Debian server ops quick start

These playbooks are separate from the Talos/noble flow and target hosts in debian_servers.

  1. Copy inventory/debian.example.yml to inventory/debian.yml and update hosts/users.
  2. Update group_vars/debian_servers.yml with your allowed SSH users and real public keys.
  3. Run with the Debian inventory:
cd ansible
ansible-playbook -i inventory/debian.yml playbooks/debian_harden.yml
ansible-playbook -i inventory/debian.yml playbooks/debian_rotate_ssh_keys.yml
ansible-playbook -i inventory/debian.yml playbooks/debian_maintenance.yml

Or run the combined maintenance pipeline:

cd ansible
ansible-playbook -i inventory/debian.yml playbooks/debian_ops.yml

Proxmox host + cluster quick start

These playbooks are separate from the Talos/noble flow and target hosts in proxmox_hosts.

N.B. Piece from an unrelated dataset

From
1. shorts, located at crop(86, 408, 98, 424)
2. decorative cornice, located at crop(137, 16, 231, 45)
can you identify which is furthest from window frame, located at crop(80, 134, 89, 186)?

  1. Copy inventory/proxmox.example.yml to inventory/proxmox.yml and update hosts/users.
  2. Update group_vars/proxmox_hosts.yml with your cluster name (proxmox_cluster_name), chosen cluster master, and root public key file paths to install.
  3. First run (no SSH keys yet): use --ask-pass or set ansible_password (prefer Ansible Vault). Keep ansible_ssh_common_args: "-o StrictHostKeyChecking=accept-new" in inventory for first-contact hosts.
  4. Run prepare first to install your public keys on each host, then continue:
cd ansible
ansible-playbook -i inventory/proxmox.yml playbooks/proxmox_prepare.yml --ask-pass
ansible-playbook -i inventory/proxmox.yml playbooks/proxmox_upgrade.yml
ansible-playbook -i inventory/proxmox.yml playbooks/proxmox_cluster.yml

After proxmox_prepare.yml finishes, SSH key auth should work for root (keys from proxmox_root_authorized_key_files), so --ask-pass is usually no longer needed.

If pvecm add still prompts for the master root password during join, set proxmox_cluster_master_root_password (prefer Vault) to run join non-interactively.

Changing proxmox_cluster_name only affects new cluster creation; it does not rename an already-created cluster.

Or run the full Proxmox pipeline:

cd ansible
ansible-playbook -i inventory/proxmox.yml playbooks/proxmox_ops.yml

Migrating from Argo-managed noble-platform

kubectl delete application -n argocd noble-platform noble-kyverno noble-kyverno-policies --ignore-not-found
kubectl apply -f clusters/noble/bootstrap/argocd/root-application.yaml

Then run playbooks/noble.yml so Helm state matches git values.